Preparation of TiO₂NRs/NCQDs

Method 1:TiO₂ NRs/NCQDs nanohybrids were prepared as described in the literature with slight modifications³⁵. 5 g of TiCl₃ aqueous solution, 4 g of NaCl and 10 ~ 28 mg of NCQDs powder were added into 10 mL of distilled water under stirring. The following procedure was same to the preparation of TiO₂ NRs. TiO₂ NRs/NCQDs nanohybrids were prepared as method 2, 3 (ESI†).

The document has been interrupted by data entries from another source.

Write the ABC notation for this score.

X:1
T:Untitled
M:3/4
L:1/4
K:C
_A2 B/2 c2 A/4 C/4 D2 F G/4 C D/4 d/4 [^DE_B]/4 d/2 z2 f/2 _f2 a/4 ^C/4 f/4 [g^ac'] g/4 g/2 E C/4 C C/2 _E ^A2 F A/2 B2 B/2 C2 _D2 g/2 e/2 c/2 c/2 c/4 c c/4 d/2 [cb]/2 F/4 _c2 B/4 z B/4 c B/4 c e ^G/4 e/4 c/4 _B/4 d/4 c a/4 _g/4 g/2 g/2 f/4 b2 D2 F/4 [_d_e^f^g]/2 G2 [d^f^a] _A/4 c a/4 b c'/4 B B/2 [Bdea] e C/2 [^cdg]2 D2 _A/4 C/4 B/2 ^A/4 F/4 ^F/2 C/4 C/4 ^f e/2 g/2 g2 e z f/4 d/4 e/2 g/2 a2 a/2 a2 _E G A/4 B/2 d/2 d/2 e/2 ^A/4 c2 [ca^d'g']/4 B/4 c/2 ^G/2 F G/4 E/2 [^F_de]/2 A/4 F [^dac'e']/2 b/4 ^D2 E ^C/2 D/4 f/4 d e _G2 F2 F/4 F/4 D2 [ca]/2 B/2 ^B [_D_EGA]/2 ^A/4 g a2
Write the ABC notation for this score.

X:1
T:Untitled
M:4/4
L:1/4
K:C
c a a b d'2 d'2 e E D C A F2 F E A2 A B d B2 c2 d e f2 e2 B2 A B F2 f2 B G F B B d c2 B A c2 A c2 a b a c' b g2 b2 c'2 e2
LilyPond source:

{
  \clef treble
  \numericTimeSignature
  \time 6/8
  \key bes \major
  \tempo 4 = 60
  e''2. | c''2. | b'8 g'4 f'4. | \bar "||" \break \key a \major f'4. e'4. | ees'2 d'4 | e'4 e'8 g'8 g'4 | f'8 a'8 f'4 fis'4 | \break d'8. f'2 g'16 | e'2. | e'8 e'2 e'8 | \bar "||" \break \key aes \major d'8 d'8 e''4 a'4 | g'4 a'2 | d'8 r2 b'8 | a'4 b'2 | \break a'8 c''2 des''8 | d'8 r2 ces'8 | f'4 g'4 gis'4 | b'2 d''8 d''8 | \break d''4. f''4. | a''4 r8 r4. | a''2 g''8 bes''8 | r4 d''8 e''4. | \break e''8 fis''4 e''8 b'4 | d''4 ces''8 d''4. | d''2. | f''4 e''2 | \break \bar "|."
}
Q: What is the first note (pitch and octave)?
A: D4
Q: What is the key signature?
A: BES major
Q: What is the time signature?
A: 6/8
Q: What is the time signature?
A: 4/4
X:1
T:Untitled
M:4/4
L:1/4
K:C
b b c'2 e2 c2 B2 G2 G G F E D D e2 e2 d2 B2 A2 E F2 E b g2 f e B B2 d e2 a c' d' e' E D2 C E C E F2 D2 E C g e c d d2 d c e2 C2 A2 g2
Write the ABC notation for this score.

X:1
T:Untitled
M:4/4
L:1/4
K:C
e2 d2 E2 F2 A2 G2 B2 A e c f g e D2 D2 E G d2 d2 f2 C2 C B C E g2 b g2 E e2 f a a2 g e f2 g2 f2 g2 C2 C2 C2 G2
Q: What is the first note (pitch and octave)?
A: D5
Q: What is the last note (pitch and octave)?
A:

Fabrication of the PEC aptsensor

The fabrication procedure of the PEC aptsensor was shown in Fig. 1. Firstly, ITO conductive glass was cut (1.0 cm × 2.5 cm, rectangle) as the working electrode, washed orderly by ultrasonication for 30 min with acetone, ethanol and ultrapure water respectively and dried by pure nitrogen. Secondly, 10 μL of TiO₂/NCQDs nanohybrids were dropped on ITO electrode and dried in a 4 °C refrigerator. Thirdly, 15 μL of diluted 5′ primer was dropped on TiO₂/NCQDs/ITO electrode surface using an EDC/NHS amidization protocol and incubated in a 4 °C refrigerator for 4 h. After that, 15 μL of 3′ primer was dropped on 5′ primer/TiO₂/NCQDs/ITO electrode using an EDC/NHS amidization protocol and incubated in a 4 °C refrigerator for 4 h. At last, TXNDC5 ssDNA with different concentrations were dropped on 3′primer/5′primer/TiO₂/NCQDs/ITO electrode surface respectively and incubated at 4 °C for 4 h.

Measurement procedure

The PEC measurements were performed immediately after the incubation of TXNDC5 ssDNA. A conventional three-electrode system was used in all the PEC experiments. A platinum wire was the auxiliary electrode. A KCl-saturated calomel electrode (SCE) was the reference electrode. The modified ITO electrode was used as the working electrode. A commercial LED light (430 nm) was used as the irradiation energy in all the PEC tests. PB containing 0.1 mol/L of ascorbic acid (AA) was used as an electrolyte solution for all the PEC measurements. The bias voltage was 0.1 V. Both light duration and no light duration were 20 s. All the PEC experiments were operated at room temperature.